Linux security mailing list ‘almost unmanageable’

Linux 安全邮件列表变得“几乎无法管理”

Linux kernel boss Linus Torvalds has declared the project’s security mailing list has become “almost entirely unmanageable” due to multiple researchers using AI to find bugs and then filling the list with duplicate reports.

Linux 内核负责人 Linus Torvalds 宣布，由于多名研究人员使用人工智能（AI）查找漏洞，并向邮件列表发送大量重复报告，该项目的安全邮件列表已变得“几乎完全无法管理”。

Torvalds used his weekly state of the kernel post to deliver release candidate four for Linux 7.1 and report “fairly normal” progress towards a full release.

Torvalds 在其每周的内核状态更新中发布了 Linux 7.1 的第四个候选版本（RC4），并表示向正式版迈进的过程“相当正常”。

He then pointed kernelistas to the project’s documentation, which he wrote “might be worth highlighting” as “the continued flood of AI reports has basically made the security list almost entirely unmanageable, with enormous duplication due to different people finding the same things with the same tools.”

随后，他向内核开发者们指出了项目的文档，并写道“值得强调一下”，因为“源源不断的 AI 报告基本上让安全列表变得几乎无法管理，由于不同的人使用相同的工具发现了相同的问题，导致了大量的重复。”

“People spend all their time just forwarding things to the right people or saying ‘that was already fixed a week/month ago’ and pointing to the public discussion,” Torvalds complained.
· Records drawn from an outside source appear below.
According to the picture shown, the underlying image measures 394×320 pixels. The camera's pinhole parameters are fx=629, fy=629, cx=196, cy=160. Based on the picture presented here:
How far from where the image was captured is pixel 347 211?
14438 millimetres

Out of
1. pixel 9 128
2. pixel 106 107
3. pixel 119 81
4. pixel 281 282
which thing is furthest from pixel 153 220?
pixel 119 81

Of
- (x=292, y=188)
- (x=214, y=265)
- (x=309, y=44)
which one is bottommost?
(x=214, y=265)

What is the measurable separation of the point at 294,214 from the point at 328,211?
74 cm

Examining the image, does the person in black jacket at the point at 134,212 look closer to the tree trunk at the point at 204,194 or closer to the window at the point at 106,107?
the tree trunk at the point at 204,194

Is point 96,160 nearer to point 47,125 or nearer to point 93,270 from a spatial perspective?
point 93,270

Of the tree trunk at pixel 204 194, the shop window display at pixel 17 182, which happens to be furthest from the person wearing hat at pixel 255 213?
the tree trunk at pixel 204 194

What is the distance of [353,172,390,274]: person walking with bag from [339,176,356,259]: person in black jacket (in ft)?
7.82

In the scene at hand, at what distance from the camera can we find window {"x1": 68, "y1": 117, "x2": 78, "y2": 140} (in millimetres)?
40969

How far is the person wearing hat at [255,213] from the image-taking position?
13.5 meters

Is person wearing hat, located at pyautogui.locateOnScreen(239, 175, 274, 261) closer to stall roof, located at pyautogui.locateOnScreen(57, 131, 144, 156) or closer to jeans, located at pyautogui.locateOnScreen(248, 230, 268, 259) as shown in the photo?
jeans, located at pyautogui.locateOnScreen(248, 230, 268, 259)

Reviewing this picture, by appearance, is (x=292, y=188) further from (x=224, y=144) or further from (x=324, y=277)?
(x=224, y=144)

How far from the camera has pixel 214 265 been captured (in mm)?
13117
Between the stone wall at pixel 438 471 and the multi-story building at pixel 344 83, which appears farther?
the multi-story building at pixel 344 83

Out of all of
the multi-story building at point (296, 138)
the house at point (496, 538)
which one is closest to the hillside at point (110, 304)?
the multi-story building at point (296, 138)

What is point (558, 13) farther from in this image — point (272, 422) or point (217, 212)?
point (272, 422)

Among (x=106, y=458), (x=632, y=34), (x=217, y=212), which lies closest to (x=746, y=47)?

“人们把所有时间都花在将报告转发给相关负责人，或者回复‘这个问题在一周/一个月前就已经修复了’并指向公开讨论链接上，”Torvalds 抱怨道。

The Penguin Emperor believes that kind of chatter is “all entirely pointless churn” and isn’t productive because “AI detected bugs are pretty much by definition not secret, and treating them on some private list is a waste of time for everybody involved – and only makes that duplication worse because the reporters can’t even see each other’s reports.”

这位“企鹅皇帝”认为这种交流“完全是毫无意义的折腾”，且没有成效，因为“AI 检测到的漏洞按定义来说几乎都不是秘密，将它们放在私有列表中处理对所有相关人员来说都是浪费时间——而且只会加剧重复报告的问题，因为报告者甚至无法看到彼此的报告。”

He then offered an opinion on how best to use AI to improve software security. “AI tools are great, but only if they actually help, rather than cause unnecessary pain and pointless make-believe work,” he wrote. “Feel free to use them, but use them in a way that is productive and makes for a better experience.”

随后，他提出了关于如何最好地利用 AI 提升软件安全性的看法。“AI 工具很棒，但前提是它们确实能提供帮助，而不是造成不必要的痛苦和毫无意义的虚假工作，”他写道。“欢迎使用它们，但请以一种高效且能带来更好体验的方式去使用。”

“The documentation may be a bit less blunt than I am,” he added, “but that’s the core gist of it.”

“文档的措辞可能比我委婉一些，”他补充道，“但核心意思就是这样。”

“So just to make it really clear: If you found a bug using AI tools, the chances are somebody else found it too. If you actually want to add value, read the documentation, create a patch too, and add some real value on top of what the AI did. Don’t be the drive-by ‘send a random report with no real understanding’ kind of person. OK?”

“所以，明确一点：如果你使用 AI 工具发现了漏洞，那么很可能别人也发现了。如果你真的想贡献价值，请阅读文档，编写补丁，并在 AI 的基础上增加真正的价值。不要做那种‘在没有真正理解的情况下发送随机报告’的过客。明白吗？”

Torvalds’ remarks contrast with recent comments from fellow kernel maintainer Greg Kroah-Hartman, who recently told The Register that AI has become an increasingly useful tool for the FOSS community.

Torvalds 的言论与另一位内核维护者 Greg Kroah-Hartman 最近的评论形成了对比，后者近期告诉《The Register》，AI 已成为开源社区（FOSS）中日益有用的工具。